■ **TEXT EXCERPT**:

━━━━━━━━━━━━━━━━━━━━

What are bond ETFs and how do they serve the objectives of the investor’s greater wealth management strategy? Investors can choose from hundreds of exchange traded funds (ETFs) that cover industry sectors and asset classes ranging from the mundane through the exotic. Bond ETFs sit squarely in the center of that range, providing investors with the advantages of a bond fund and the added liquidity and transparency of an ETF. 

 

What are bond ETFs and how do they serve the objectives of the investor’s greater wealth management strategy? Investors can choose from hundreds of exchange traded funds (ETFs) that cover industry sectors and asset classes ranging from the mundane through the exotic. Bond ETFs sit squarely in the center of that range, providing investors with the advantages of a bond fund and the added liquidity and transparency of an ETF. 

 

The investment advisors on the 6th Avenue Team begin each client relationship with an in-depth analysis of the client’s strategy. When we are confident that we comprehend your financial goals, risk tolerance, investment sophistication, and desires for investment guidance, we propose an investment plan that includes targeted recommendations. We include bond ETFs in an investment plan only if the bond ETFs we recommend serves the investor’s needs. 

How Does a Bond ETF Work?

Like traditional bond funds, bond ETFs hold a portfolio of hundreds or thousands of separate bonds that are within the bond ETF’s stated strategy, including, for example, U.S. or foreign treasuries, high-yield corporate debt, and bonds with short- or long-term maturity dates.

━━━━━━━━━━━━━━━━━━━━

Lines drawn from a collection
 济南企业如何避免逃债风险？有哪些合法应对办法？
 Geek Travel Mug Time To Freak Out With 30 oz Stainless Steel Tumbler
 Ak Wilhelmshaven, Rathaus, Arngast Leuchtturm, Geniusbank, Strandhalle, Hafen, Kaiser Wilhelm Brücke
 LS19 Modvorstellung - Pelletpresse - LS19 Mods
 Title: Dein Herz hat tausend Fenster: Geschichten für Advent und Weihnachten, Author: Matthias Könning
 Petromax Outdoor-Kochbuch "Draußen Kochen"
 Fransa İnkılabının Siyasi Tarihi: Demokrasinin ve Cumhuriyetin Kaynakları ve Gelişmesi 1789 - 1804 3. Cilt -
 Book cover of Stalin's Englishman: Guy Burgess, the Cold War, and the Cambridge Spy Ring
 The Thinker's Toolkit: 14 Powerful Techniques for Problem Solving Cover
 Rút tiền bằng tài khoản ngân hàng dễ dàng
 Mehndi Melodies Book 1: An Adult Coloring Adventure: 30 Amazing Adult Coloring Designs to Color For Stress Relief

━━━━━━━━━━━━━━━━━━━━

■ **TASKS TO CARRY OUT**:
[A] According to the bond ETF text, what do bond ETFs offer investors besides the advantages of a bond fund?
[B] Extend the bond ETF text past its final sentence with the next part.
These lines have no connection to the bond ETF text.

■ **EXPECTED RESPONSES**:
[A] The added liquidity and transparency of an ETF.

[B]
Bond ETFs will have the same advantages and benefits of other types of ETFs, including:

·       Intraday trading:  Bond ETFs are traded on exchanges and can be bought and sold in real time during a trading day, rather than after markets close. This allows investors to realize all of the benefits of a traditional bond investment with immediate price information and enhanced liquidity that may be absent from more traditional bond investments.

·       Transparency: Most bond ETFs publicly disclose their daily bond holdings, giving investors in-depth knowledge and information about exactly which bonds are held within the bond ETF’s portfolio.  This is a crucial feature for bond investors who are concerned about diversifying their portfolios with a variety of different bond holdings.

·       No minimum holding periods: Bond ETFs will not impose a penalty if an investor liquidates his or her holding within a short time after making the investment. Bond ETFs may therefore be an ideal option for an investor who is looking for a very short-term liquid vehicle to hold funds pending another investment. 

How is a Bond ETF Different from a Bond Fund?

Bond ETFs hold hundreds or thousands of different bonds, all of which will likely have different maturity dates and fluctuating yields and values. As with other bond investments, bond ETFs will generally react to interest fluctuations in an inverse manner, representing higher values when interest rates decline and lower values when rates increase. Beyond this basic principle, bond ETF yields have more complicated dimensions.

Understanding bond ETF yields requires consideration of at least four different calculations:

·       Hypothetical yield to maturity. This is a weighted average of all of a bond ETF’s holdings if the fund were to hold all of its assets through to their maturity.

·       30-Day SEC yield. This is an annualized rolling measure of a bond fund’s income over the immediate past 30 days, less the bond fund’s expenses. Investors should look at 30-day SEC yields at different points over a bond ETF’s lifespan to smooth out yield spikes that are caused by large one-time distributions.

·       Distribution yield. This is an annualized ratio of the bond ETF’s most recent distributions divided by its current net asset value (NAV). A bond ETF’s NAV will generally track its market price, but that price may have greater variations from NAV than is seen in a more traditional bond fund.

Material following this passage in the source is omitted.